«(…) Leduc, disse Austin, o da cadeira de rodas. Quando Molero
ouviu falar nele, não o situou imediatamente, colocou-o mais tarde no devido lugar,
há muitas píginas do relatório dedicadas a Leduc. Esse é o ginasta, não é?, perguntou Mister Deluxe. Quando Molero
soube de Leduc, disse Austin, soube logo que ele tinha sido o ginasta, a
questão não é essa, é outra, Mister DeLuxe. Ele tinha feito ginástica a vida inteira,
especializou-se em argolas, a sua ambição era fazer um Cristo perfeito e
demorado, trabalhou quinze anos pata isso. Tudo aconteceu no dia seguinte, como
se o destino quisesse brincar com ele. Austin acendeu um cigarro e prosseguiu:
Ele tinha feito um Cristo perfeito e demorado, os braços bem abertos e o
cronómetro a marcar o tempo que era a sua meta, isto ao fim de quinze anos a
erguer o corpo nas argolas, acima abaixo, acima abaixo.

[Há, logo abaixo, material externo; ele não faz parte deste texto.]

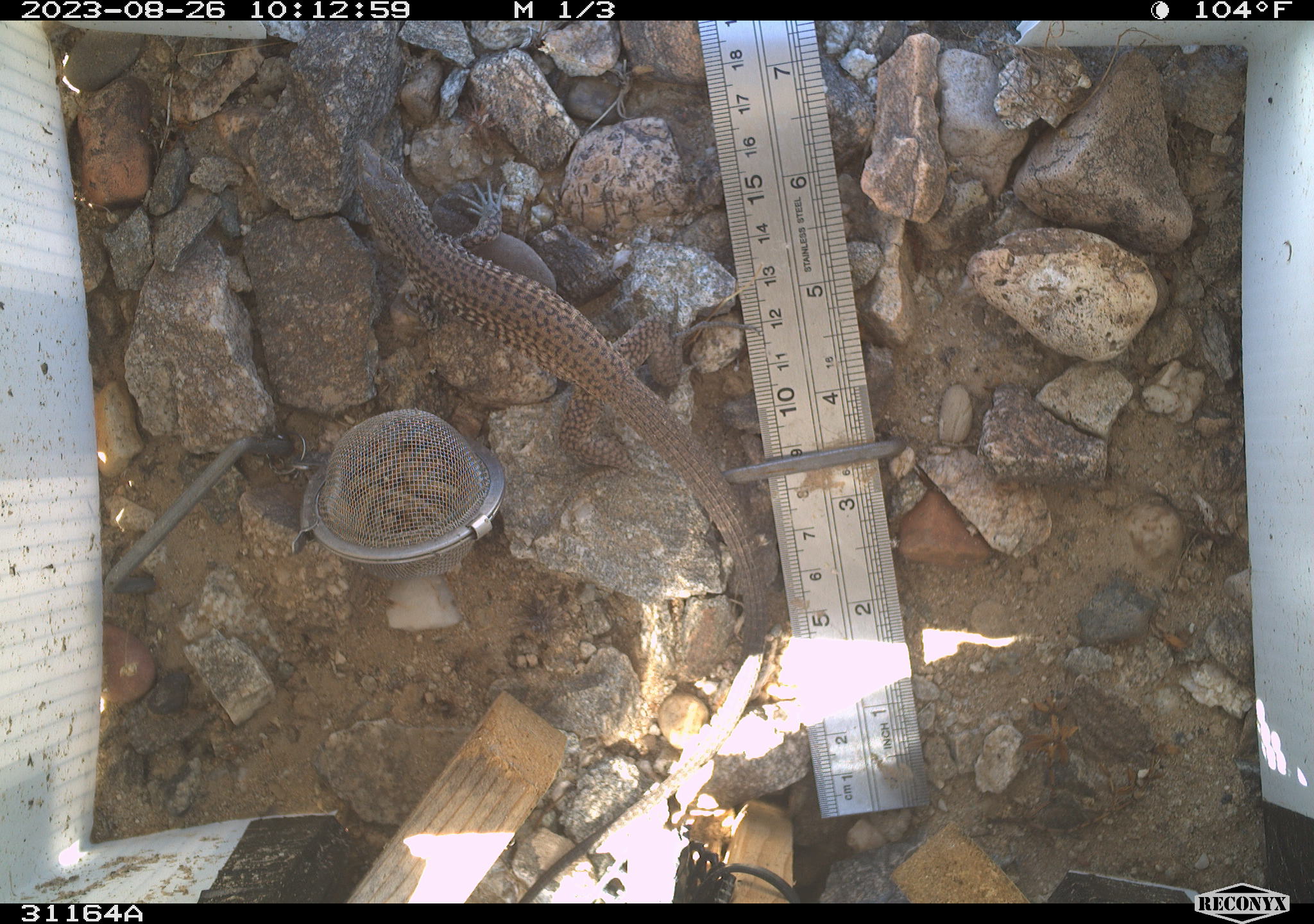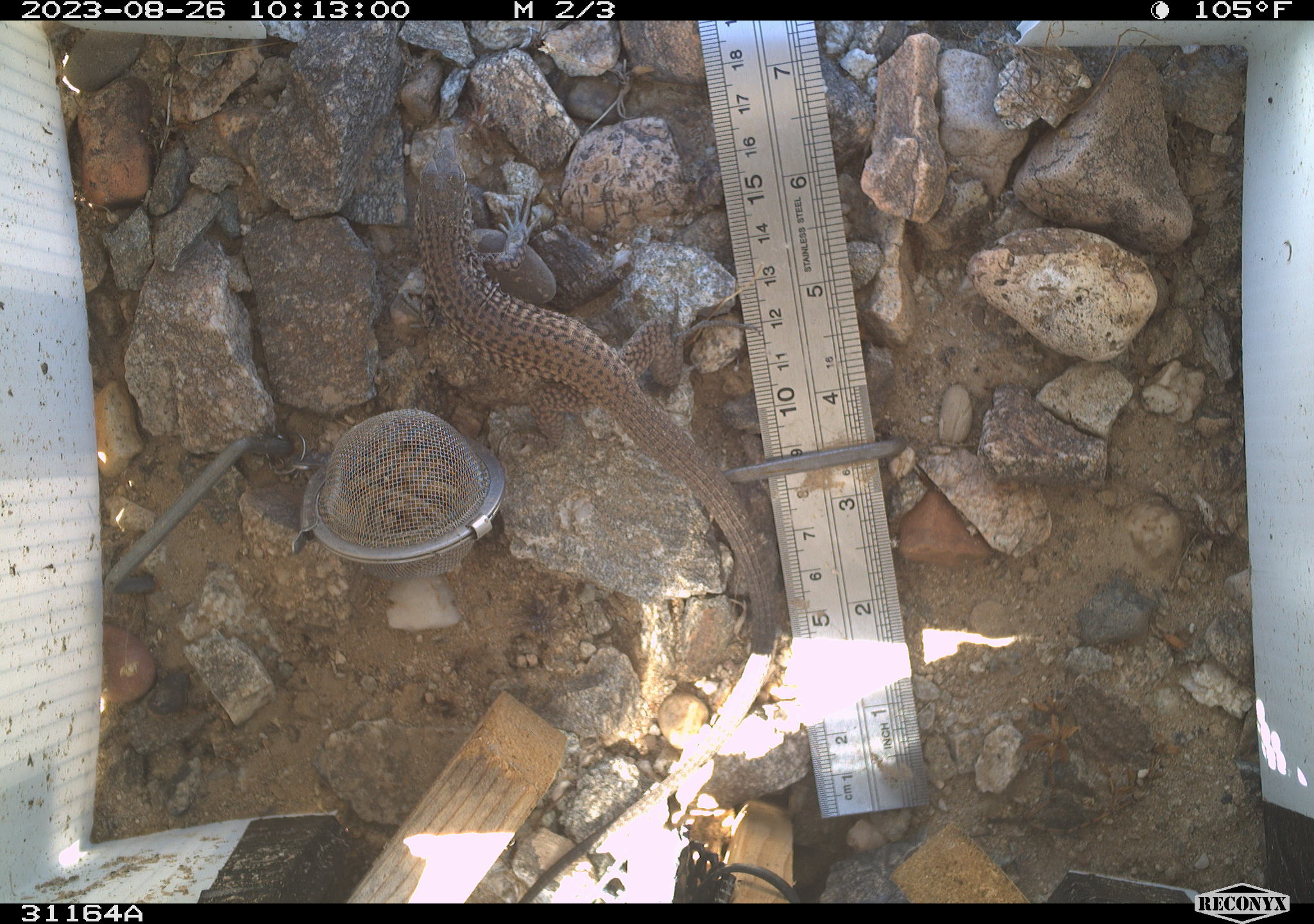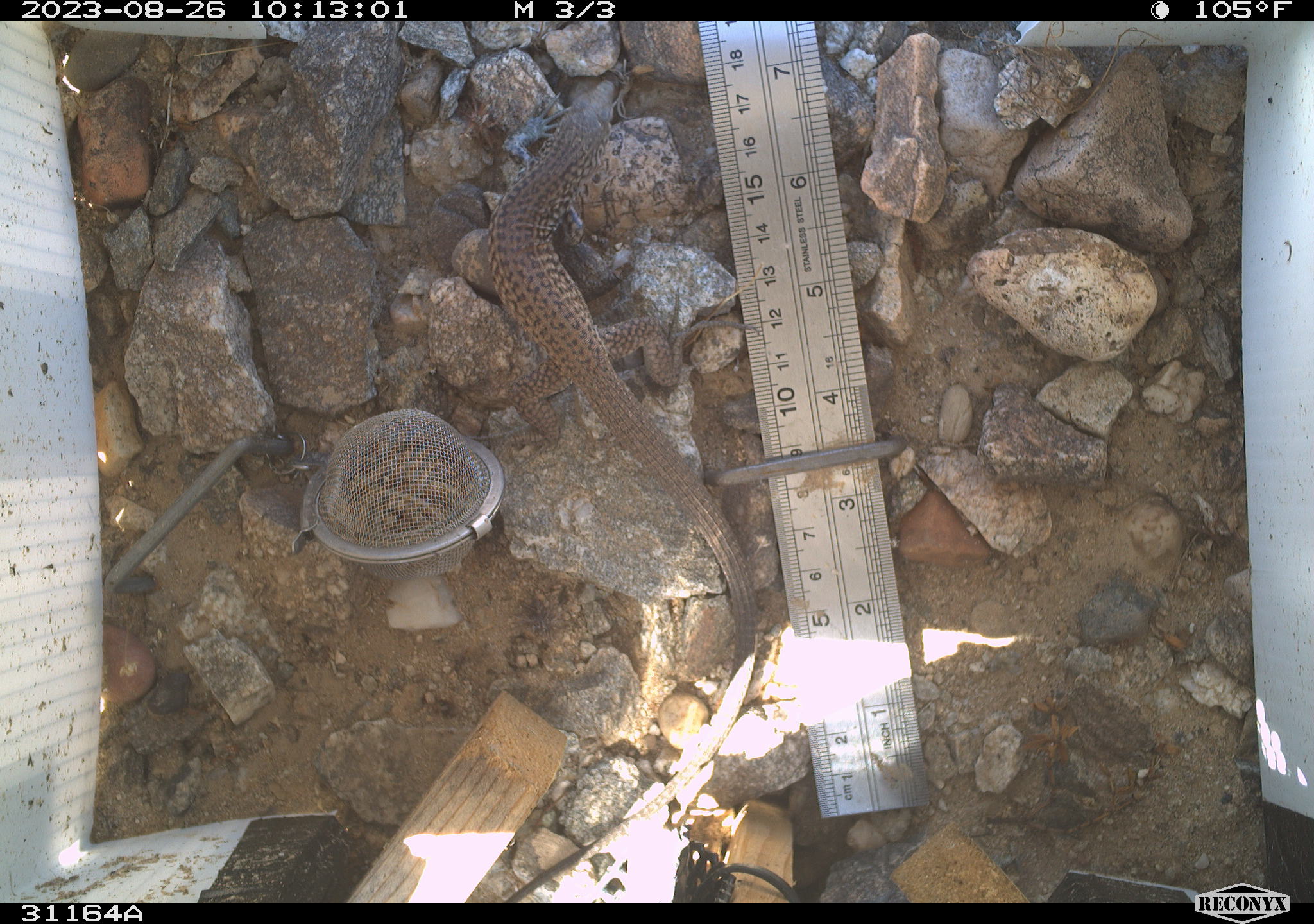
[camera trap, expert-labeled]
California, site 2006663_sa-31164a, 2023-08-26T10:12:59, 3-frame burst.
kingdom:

No dia seguinte, ele
foi celebrar, ergueu a taça de champanhe um pouco acima do nível dos olhos, via
as bolhinhas estalarem no líquido dourado, não chegou a beber o champanhe,
deu-se a desordem, Leduc não em para ali chamado, um tipo deu-lhe com uma cadeira
nas costas e ele ficou reduzido àquilo.
Quinze anos para fazer um Cristo perfeito e demorado e depois,
estupidamente, a cadeira de rodas para o resto da vida. Mister DeLuxe levantou-se
e abriu a janela. Para sair o fumo, explicou. Eu apago o cigarro, disse Austin,
rapidamente. De modo nenhum, Austin, é só para arejar o ambiente. Mister Deluxe
voltou a sentar-se. Leduc foi um homem e um homem é um drama, disse ele, foi
feliz quinze anos com essa história um tanto frívola do Cristo, outros são
felizes quinze dias, outros não chegam a saber o que é a felicidade, palavra
que de resto, se quer a minha opinião pessoal, Austin, ninguém sabe explicar o
que é. Digamos que a vida tem os seus bocados bons. Austin acenou com a cabeça e
pensou um pouco. Molero fala numa espécie de matéria onírica, disse ele, Leduc passou
a viver dos sonhos, foram muito amigos, o rapaz tinha-lhe grande afeição, a
explicação é a seguinte, segundo Molero: o rapaz via-o numa cadeira
de rodas e isto era o suficiente para lhe transmitir algo de tão importante
como a circunstância de ser útil, a prática da utilidade pode levar um homem a
reconciliar-se, aqui e além, consigo próprio, resolver em momentos propícios
muitas das suas contradições. Leduc fazia traduções de livros para crianças e
também gostava muito do rapaz, passavam dias inteiros a falar dos sonhos de
Leduc, ele tinha visões relacionadas com argolas, trapézios, saltos em mesa alemã,
ginástica respiratória, um plinto ao longe, o tropel com quase toda a gente que
ele tinha conhecido, saíam do plinto e espalhavam-se por diferentes direcções,
ele então erguia o corpo nas argolas, tinha uma taça de champanhe suspensa um
pouco acima do nível dos olhos, havia uma explosão de luzes, sentia uma grande
dor nas costas, começava a suar, as gotas de suor ainda sabiam a champanhe, algo
dele pairava em regiões desconhecidas, depois o sonho diluía-se nas pernas
mortas, nascia-lhe na boca, a pouco e pouco, a saliva da impotência, o sabor
acre da vida». In Dinis Machado, O Que Diz Molero, Livraria Bertrand, Amadora, 1977.